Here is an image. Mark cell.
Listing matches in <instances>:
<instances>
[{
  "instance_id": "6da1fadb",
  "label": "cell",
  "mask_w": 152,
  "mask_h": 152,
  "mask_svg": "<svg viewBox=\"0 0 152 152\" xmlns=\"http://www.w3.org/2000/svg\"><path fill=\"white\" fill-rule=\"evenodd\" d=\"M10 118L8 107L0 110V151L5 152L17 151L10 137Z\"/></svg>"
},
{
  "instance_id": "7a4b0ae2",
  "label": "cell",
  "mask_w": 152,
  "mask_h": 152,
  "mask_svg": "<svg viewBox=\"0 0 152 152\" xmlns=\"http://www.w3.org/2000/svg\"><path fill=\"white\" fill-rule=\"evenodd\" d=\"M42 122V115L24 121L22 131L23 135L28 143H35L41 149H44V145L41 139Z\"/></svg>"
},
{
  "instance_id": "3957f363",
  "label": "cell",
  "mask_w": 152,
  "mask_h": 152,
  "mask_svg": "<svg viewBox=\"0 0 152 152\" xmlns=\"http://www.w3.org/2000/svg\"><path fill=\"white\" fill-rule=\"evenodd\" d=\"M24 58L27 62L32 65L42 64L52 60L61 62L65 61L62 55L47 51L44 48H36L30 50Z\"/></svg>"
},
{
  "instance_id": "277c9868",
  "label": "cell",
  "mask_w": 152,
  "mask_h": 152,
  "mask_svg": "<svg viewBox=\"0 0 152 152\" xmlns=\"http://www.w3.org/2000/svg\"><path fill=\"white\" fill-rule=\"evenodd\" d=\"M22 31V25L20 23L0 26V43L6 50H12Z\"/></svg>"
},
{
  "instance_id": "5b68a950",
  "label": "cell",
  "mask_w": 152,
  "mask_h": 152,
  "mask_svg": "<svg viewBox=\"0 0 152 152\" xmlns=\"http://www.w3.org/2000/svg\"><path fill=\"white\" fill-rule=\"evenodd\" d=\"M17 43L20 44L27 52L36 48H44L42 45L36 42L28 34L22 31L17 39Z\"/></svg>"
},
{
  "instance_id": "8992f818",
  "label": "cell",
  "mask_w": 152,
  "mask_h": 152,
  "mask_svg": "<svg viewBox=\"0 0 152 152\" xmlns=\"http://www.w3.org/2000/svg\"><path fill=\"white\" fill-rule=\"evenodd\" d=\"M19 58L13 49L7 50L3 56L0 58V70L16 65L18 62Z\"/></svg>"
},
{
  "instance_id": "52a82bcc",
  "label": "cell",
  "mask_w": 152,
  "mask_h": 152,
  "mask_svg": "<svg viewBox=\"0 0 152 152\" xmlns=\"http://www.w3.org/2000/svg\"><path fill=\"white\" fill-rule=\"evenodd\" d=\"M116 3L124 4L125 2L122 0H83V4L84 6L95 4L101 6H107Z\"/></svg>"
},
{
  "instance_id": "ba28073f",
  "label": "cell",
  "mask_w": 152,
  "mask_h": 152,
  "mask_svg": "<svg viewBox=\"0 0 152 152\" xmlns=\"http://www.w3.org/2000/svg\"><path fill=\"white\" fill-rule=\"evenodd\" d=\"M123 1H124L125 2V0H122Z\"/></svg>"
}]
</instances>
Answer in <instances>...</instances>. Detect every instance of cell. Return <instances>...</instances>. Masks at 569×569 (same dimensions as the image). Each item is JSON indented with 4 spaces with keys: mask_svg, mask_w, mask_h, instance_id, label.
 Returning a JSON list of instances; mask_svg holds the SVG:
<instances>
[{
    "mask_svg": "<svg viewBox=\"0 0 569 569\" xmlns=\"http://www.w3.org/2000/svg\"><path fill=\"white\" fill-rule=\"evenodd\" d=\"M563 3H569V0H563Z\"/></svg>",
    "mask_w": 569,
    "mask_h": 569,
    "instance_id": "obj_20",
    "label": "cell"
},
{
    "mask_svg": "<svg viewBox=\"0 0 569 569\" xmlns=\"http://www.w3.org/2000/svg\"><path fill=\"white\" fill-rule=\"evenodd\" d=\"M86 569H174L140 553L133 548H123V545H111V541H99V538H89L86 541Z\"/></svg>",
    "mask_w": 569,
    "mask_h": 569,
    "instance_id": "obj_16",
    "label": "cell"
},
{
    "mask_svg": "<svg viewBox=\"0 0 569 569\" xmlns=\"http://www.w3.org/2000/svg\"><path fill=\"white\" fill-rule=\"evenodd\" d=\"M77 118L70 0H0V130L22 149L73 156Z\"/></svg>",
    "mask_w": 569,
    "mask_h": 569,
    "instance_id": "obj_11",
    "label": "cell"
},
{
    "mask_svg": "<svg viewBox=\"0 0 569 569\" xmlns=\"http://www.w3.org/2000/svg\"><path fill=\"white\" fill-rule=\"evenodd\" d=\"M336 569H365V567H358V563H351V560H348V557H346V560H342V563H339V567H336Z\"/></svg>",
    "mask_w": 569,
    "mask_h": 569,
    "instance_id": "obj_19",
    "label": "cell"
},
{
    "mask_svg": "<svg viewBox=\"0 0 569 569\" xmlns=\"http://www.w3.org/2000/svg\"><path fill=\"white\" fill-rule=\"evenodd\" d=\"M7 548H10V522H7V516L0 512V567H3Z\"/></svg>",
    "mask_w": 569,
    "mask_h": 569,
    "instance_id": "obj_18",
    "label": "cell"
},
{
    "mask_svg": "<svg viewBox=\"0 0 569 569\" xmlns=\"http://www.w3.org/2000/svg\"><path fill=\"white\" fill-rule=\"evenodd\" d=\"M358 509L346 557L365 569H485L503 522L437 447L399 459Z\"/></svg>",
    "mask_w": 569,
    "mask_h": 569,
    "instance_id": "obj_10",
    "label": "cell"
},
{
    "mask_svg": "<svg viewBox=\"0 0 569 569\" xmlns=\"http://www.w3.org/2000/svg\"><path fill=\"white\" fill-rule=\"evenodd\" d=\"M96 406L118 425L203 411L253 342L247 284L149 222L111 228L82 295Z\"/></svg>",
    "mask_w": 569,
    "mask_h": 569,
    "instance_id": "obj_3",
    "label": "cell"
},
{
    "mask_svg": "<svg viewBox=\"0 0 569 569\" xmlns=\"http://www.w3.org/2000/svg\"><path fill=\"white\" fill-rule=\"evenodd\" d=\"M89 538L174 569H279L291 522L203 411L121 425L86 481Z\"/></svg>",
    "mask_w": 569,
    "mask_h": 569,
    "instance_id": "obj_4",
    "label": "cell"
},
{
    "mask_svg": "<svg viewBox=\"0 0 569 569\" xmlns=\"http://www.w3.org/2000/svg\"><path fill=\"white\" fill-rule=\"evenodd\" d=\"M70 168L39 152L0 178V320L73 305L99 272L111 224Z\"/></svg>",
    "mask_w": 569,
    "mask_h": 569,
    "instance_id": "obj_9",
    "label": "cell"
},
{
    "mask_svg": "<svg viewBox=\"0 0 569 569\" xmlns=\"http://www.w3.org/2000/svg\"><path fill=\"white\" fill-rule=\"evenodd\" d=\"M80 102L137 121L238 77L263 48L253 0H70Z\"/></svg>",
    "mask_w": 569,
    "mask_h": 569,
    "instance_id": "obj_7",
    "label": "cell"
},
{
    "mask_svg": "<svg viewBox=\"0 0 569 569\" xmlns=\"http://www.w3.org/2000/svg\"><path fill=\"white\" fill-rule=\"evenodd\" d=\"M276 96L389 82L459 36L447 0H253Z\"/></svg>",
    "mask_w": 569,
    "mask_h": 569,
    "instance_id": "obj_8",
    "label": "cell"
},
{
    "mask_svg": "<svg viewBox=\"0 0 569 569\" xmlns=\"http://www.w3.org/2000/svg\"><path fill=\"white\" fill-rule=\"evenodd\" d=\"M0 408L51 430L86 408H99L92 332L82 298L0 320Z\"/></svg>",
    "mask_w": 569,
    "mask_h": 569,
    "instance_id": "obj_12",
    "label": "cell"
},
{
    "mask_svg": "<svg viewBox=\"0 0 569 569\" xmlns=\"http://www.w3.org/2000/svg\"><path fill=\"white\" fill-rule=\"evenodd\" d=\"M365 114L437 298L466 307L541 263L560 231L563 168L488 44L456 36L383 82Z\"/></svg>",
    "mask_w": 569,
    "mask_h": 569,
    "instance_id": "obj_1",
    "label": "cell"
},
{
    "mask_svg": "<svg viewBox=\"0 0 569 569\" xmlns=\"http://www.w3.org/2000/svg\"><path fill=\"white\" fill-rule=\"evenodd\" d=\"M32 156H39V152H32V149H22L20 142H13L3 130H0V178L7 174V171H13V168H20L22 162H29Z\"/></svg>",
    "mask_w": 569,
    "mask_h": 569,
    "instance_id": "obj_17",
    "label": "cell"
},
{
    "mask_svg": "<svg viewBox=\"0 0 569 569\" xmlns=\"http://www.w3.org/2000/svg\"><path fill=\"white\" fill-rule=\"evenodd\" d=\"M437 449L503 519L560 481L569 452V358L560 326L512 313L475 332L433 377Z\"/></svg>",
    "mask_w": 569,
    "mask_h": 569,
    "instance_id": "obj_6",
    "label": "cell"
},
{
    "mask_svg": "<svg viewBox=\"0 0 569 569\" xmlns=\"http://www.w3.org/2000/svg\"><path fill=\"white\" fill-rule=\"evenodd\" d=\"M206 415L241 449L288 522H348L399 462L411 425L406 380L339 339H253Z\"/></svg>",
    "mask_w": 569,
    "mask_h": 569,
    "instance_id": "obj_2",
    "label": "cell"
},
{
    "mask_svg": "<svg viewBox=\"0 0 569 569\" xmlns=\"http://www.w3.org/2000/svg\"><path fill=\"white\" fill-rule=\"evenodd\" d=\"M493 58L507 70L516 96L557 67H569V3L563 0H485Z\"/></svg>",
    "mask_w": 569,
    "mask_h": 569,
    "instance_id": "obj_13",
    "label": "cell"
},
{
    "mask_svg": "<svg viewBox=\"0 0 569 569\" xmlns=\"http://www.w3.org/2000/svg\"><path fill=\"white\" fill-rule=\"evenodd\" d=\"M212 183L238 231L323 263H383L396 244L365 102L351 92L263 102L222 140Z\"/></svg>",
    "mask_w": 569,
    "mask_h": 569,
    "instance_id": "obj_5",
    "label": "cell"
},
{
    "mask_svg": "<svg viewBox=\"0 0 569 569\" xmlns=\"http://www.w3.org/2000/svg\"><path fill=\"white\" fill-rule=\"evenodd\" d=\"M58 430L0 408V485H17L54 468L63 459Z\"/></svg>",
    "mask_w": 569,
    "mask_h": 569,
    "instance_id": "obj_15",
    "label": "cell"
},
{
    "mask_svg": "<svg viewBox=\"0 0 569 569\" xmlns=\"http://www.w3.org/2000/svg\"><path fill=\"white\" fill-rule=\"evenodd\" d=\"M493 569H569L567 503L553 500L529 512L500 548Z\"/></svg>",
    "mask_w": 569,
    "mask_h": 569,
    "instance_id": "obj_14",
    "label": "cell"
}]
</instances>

_ _ _ _ _

• REQUEST: Count the lines of the material that contain the string "image", with case counting. Give only the number.

• EXPECTED OUTPUT: 2